Die Sache mit dem Zölibat beschäftigt hier wohl so manchen. Regens Richard Tatzreiter, Leiter des Seminars, sagt: „Priester zu werden ist eine Entscheidung für ein Leben. Das macht diesen Beruf anders, das muss für einen passen, als Mensch und als Christ.“ Schon seit 2006 arbeitet Tatzreiter in der Priesterausbildung, vor rund sieben Jahren übernahm er die Verantwortung für die Priesterseminare von Wien, Eisenstadt und St. Pölten. „2012 wurden die drei Seminare dann zusammengelegt. Das bringt die gleichen Schwierigkeiten mit sich, wie wenn man Pfarren miteinander vereint – unterschiedliche Traditionen und Vorstellungen treffen aufeinander“, sagt Tatzreiter.

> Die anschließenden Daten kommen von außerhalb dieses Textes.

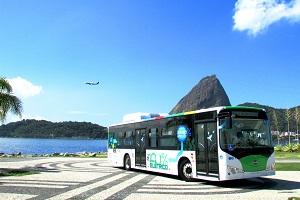 二月-参加一场巴西的狂欢,邂逅亚马逊雨林的风情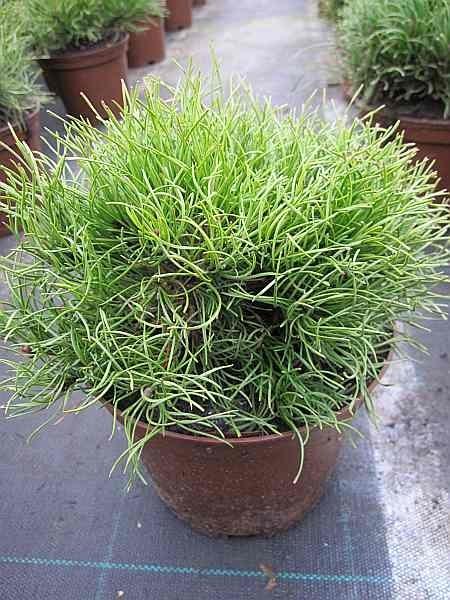 25 30 Www Bing Comhella O: Pinus Mugo Pumilio Typ Tirol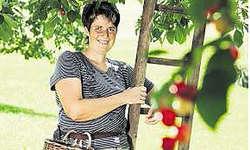 Arbeitsalltag einer Bäuerin: Die vielseitige Mutter und Bäuerin Priska Abegg- Sigrist aus Steinerberg liess sich Anfang Juli auch beim Chriesnen filmen. (Bild Merly Knörle, SF)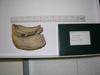 http://mczbase.mcz.harvard.edu/specimen_images/mammalogy/large/BOM-1140_Physeter_catodon_dent_l.jpg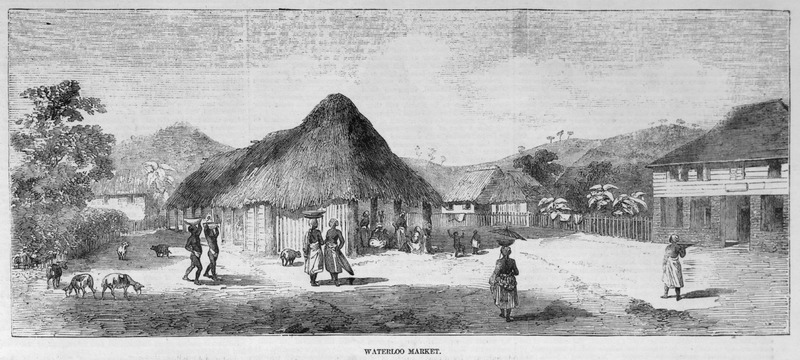Caption, Waterloo Market, shows what is described as the second most important market in Sierra Leone, after Freetown. The marketplace occupies one side of a spacious quadrangle, which has in its centre a circular inclosure (p. 436); the building at the right is inhabited by the British colonial official.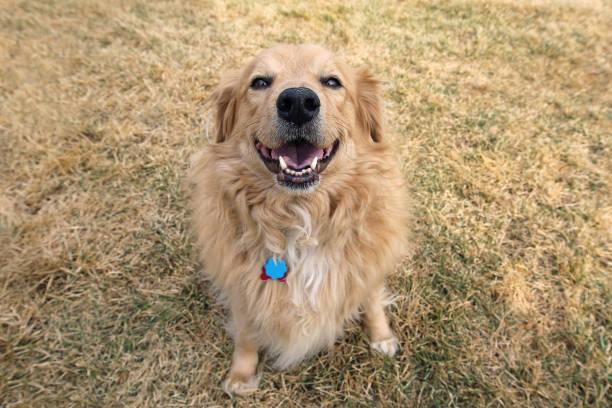 glücklicher hund golden retriever - hunde aus dem tierheim stock-fotos und bilder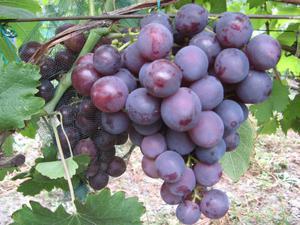 Виноград Рошфор - уход и размножение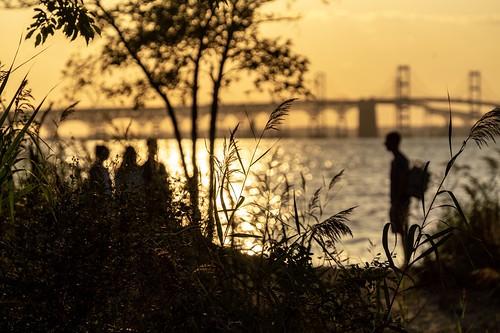 bokeh maryland bridge sunset chesapeakebay silhouette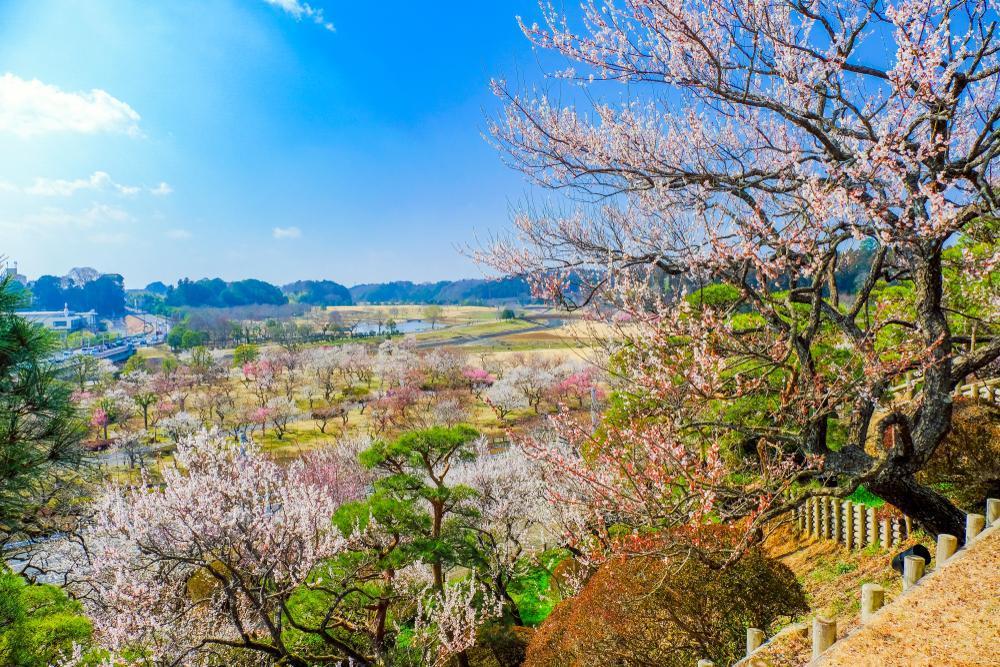 Le jardin Kairaku-en (Mito, Ibaraki)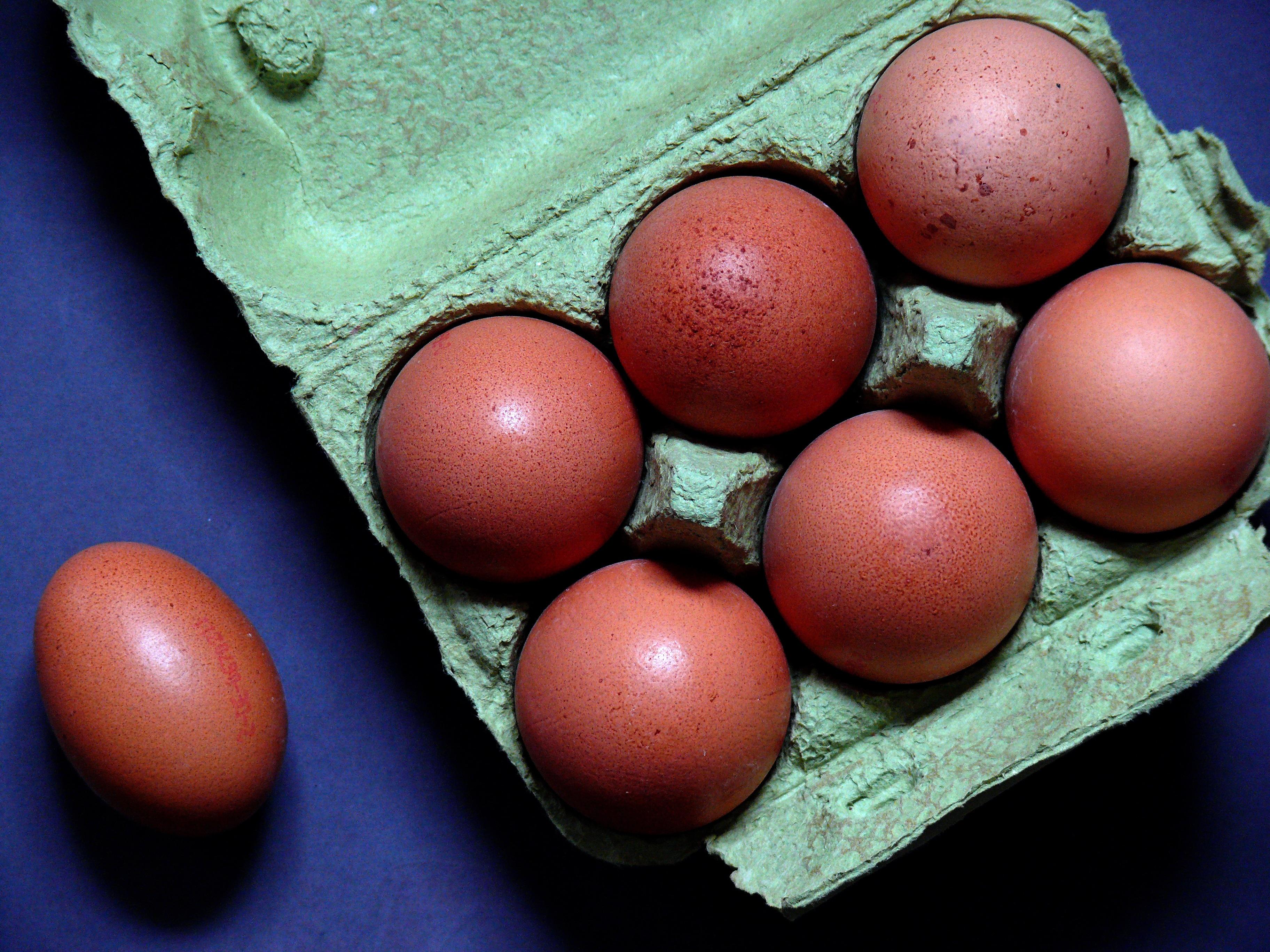 näring i ägg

Willkommen ist in der Strudlhofgasse grundsätzlich einmal jeder. „In norddeutschen Bistümern wurden teilweise Altersgrenzen eingezogen. Wir denken uns aber: Warum dem heiligen Geist Grenzen setzen?“, sagt Tatzreiter, „Natürlich schauen wir uns bei jedem einzelnen Bewerber genau an, wie die Biografie aussieht. Aber wir hatten eben auch schon Weihen von über 60-Jährigen oder Personen, die sich zeitweise ganz von dem Geheimnis, das wir Gott nennen, abgewandt haben.“
Die größte Herausforderung im Seminar sei derzeit das Diversitätsmanagement. 20 der 38 Seminaristen kommen aus dem Ausland, elf haben eine andere Muttersprache als deutsch. „Gerechtigkeit bedeutet nicht, alle gleich zu machen, sondern zu versuchen, jedem gerecht zu werden. Natürlich gibt es generelle Standards, aber wir müssen die Individualität und persönliche Berufung der Seminaristen ernst nehmen“, so Tatzreiter.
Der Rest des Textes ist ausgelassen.